To be done: According to the page on discrete compounding futures pricing, which Australian money market quotes use the discrete compounding convention?

Provided text:
## BEGIN
Futuresintermediate

Discrete Compounding Futures Pricing

Under discrete compounding, the no-arbitrage futures price for an asset with no income is $F_0 = S_0 (1 + r)^T$ , where $r$ is the annual rate compounded once a year. For compounding $m$ times per year the formula is $F_0 = S_0 (1 + r/m)^{mT}$ . Discrete compounding is the convention used by Australian money market quotes such as BBSW and the 90-day bank accepted bill futures on ASX 24, and matches how bank deposits actually accrue interest.

Why it matters

Discrete compounding pays interest at fixed intervals: once a year, every quarter, every day. After each interval the new interest earns interest itself, so wealth grows by the factor $(1 + r/m)^{mT}$ over time $T$ . For derivatives pricing, the no-arbitrage condition is unchanged in spirit. Money used to buy spot today must grow to $F_0$ by delivery, otherwise borrowing and short-selling close the gap. The choice between $e^{rT}$ and $(1+r/m)^{mT}$ is purely conventional, and the two formulas converge as $m \to \infty$ .

Formulas

Annual compounding

F_0 = S_0 (1 + r)^T

Compounding $m$ times per year

F_0 = S_0 \left(1 + \frac{r}{m}\right)^{mT}

Set

m = 2

for semi-annual,

m = 4

for quarterly. Hull (2022) §4.2.

Continuous-equivalent rate

r_c = m \ln \left(1 + \frac{r_m}{m}\right)

Convert a discretely compounded

r_m

to continuous

r_c

for use in

e^{r_c T}

formulas.

Worked examples

Scenario

$S_0 = 50$ , annual rate $r = 4\%$ compounded annually, $T = 0.25$ years.

Solution

$F_0 = 50 \times (1.04)^{0.25} = 50 \times 1.00985 \approx 50.49$ . The continuous formula gives $50 \times e^{0.04 \times 0.25} = 50 \times 1.01005 \approx 50.50$, a difference of about one cent.
## END
[Excerpts from a spatial dataset]
## BEGIN
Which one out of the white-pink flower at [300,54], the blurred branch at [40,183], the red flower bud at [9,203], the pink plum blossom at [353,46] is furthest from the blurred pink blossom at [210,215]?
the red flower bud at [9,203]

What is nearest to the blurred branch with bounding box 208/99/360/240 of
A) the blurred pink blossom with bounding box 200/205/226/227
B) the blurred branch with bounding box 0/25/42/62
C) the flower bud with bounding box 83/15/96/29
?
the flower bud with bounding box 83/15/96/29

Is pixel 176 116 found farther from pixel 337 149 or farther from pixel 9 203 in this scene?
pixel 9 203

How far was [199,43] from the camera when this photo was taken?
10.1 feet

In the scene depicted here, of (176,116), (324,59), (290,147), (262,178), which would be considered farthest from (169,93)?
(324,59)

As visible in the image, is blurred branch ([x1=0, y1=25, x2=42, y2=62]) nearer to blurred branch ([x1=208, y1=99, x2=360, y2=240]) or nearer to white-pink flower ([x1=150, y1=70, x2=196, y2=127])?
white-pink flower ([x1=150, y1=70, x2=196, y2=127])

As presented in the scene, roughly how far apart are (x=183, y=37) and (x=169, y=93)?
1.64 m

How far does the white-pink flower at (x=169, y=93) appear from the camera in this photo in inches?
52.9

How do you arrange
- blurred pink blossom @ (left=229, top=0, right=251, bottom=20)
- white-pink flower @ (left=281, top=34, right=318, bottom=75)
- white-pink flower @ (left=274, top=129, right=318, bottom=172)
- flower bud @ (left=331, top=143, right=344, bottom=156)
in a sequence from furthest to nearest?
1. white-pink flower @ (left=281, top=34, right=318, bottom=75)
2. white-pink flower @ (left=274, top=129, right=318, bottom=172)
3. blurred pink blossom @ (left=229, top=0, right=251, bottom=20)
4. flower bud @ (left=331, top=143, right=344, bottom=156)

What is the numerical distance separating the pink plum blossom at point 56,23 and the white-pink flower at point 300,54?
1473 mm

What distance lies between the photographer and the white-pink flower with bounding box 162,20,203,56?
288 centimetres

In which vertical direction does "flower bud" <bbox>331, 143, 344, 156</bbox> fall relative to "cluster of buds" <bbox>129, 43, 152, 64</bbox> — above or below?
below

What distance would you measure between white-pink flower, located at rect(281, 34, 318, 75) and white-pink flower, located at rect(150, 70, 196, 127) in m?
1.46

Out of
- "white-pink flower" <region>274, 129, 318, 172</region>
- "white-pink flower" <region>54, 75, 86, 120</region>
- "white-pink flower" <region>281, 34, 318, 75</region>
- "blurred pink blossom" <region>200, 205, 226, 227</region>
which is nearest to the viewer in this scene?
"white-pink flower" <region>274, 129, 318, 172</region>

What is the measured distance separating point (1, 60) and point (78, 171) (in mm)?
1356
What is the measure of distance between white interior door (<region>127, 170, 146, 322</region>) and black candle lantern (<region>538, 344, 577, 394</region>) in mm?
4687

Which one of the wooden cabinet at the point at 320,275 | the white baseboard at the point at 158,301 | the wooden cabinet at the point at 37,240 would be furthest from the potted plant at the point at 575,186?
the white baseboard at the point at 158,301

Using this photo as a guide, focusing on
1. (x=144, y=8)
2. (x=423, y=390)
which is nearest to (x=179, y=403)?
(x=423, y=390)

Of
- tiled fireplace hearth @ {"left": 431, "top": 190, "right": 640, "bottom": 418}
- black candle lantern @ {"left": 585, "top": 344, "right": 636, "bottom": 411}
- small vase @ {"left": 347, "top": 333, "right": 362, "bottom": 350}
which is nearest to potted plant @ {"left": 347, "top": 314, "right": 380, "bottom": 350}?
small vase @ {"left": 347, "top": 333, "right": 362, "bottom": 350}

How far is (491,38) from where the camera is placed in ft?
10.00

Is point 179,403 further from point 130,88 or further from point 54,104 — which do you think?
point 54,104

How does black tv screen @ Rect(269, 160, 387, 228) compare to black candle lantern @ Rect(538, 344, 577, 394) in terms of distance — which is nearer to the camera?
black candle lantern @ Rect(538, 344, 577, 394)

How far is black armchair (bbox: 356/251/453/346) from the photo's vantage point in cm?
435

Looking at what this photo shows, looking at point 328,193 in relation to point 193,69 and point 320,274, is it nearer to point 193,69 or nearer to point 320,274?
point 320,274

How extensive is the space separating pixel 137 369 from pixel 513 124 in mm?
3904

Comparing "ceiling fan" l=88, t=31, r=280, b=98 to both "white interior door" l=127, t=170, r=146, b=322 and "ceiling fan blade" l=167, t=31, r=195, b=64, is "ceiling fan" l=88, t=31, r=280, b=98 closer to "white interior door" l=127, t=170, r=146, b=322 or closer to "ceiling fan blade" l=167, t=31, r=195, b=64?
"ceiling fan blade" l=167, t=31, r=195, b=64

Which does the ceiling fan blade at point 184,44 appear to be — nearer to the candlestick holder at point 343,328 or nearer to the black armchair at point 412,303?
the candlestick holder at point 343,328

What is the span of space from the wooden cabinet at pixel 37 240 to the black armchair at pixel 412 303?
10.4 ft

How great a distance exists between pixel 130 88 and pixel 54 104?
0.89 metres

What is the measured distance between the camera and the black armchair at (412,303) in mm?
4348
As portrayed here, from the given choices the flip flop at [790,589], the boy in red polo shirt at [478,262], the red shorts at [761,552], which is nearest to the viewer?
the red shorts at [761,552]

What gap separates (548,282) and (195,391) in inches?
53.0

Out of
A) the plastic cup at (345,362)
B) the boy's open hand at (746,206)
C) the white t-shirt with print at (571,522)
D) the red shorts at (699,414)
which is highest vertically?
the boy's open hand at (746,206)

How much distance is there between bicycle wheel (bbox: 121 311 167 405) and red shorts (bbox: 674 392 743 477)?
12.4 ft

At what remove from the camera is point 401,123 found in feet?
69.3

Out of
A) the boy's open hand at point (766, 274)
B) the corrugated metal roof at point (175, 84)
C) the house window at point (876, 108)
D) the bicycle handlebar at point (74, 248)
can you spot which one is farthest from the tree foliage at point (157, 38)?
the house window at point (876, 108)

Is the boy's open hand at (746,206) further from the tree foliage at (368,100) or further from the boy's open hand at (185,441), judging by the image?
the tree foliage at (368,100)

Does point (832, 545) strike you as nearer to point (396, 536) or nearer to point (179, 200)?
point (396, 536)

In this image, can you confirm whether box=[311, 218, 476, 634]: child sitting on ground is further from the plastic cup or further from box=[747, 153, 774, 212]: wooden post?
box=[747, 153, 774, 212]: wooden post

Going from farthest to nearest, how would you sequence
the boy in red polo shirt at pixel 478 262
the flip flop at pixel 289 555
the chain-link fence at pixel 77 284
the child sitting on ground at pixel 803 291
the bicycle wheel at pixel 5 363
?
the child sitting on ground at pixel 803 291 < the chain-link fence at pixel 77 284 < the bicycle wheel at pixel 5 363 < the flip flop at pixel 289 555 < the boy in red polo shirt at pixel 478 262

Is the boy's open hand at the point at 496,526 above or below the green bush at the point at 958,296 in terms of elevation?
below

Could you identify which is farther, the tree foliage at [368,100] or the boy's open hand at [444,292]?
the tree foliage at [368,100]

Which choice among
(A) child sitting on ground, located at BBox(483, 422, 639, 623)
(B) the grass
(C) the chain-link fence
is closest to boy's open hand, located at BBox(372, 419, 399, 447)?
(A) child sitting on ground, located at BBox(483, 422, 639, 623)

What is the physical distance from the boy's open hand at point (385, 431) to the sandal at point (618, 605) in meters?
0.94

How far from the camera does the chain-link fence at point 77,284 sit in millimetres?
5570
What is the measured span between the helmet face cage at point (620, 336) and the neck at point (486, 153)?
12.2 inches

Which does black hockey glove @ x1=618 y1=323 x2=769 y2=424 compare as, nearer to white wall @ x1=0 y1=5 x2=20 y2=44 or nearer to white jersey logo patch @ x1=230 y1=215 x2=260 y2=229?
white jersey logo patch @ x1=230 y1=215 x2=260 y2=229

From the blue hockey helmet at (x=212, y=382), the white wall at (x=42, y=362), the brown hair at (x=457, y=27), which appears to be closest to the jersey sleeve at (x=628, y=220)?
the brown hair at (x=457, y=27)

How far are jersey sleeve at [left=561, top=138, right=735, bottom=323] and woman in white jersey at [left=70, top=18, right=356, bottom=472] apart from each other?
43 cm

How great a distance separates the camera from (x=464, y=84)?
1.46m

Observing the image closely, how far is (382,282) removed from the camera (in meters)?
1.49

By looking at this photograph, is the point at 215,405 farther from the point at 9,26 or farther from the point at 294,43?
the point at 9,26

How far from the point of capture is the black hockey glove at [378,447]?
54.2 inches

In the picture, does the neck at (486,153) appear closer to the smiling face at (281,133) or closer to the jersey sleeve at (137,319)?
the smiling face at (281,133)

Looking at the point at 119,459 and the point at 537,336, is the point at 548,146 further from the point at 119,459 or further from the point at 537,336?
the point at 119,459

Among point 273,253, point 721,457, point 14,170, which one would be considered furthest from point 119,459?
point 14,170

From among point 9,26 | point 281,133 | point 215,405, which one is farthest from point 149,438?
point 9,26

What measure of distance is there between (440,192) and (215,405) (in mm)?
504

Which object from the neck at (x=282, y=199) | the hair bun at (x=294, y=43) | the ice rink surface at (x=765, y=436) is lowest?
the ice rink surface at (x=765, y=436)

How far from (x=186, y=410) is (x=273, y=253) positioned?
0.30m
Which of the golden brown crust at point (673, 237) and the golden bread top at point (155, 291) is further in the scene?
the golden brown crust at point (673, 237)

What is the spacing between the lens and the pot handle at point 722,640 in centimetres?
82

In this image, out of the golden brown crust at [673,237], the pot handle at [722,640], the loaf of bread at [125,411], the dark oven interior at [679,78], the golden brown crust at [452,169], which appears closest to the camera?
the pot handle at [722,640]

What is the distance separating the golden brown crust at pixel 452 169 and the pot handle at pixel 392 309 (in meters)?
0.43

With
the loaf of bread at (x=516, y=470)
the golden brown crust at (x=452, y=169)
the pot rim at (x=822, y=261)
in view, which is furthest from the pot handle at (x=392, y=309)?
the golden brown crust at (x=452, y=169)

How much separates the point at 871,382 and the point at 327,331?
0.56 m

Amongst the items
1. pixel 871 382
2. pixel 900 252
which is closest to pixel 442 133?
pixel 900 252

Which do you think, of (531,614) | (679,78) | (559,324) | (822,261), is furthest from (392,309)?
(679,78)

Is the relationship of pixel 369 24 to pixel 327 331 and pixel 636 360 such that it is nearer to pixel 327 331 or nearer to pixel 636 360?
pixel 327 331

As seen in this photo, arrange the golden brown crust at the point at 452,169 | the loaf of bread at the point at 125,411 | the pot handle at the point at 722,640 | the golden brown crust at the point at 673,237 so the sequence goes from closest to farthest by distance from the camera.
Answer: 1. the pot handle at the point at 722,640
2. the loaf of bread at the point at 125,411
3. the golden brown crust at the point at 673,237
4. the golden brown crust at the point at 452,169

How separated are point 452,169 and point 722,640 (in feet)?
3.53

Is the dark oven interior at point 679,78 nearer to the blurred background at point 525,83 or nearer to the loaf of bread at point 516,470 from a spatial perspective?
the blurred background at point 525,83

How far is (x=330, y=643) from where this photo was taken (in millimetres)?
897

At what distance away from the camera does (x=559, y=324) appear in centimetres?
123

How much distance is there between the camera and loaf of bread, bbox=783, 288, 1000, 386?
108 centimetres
## END
Answer: BBSW and the 90-day bank accepted bill futures on ASX 24.